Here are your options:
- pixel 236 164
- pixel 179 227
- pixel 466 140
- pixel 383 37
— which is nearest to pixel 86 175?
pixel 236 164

**REQUIRED WORK**
Please pull every line from the entries above and reproduce each one unchanged.

**SOLUTION TO THIS TASK**
Here are your options:
- pixel 236 164
- pixel 179 227
- pixel 466 140
- pixel 383 37
— which is nearest to pixel 86 175?
pixel 236 164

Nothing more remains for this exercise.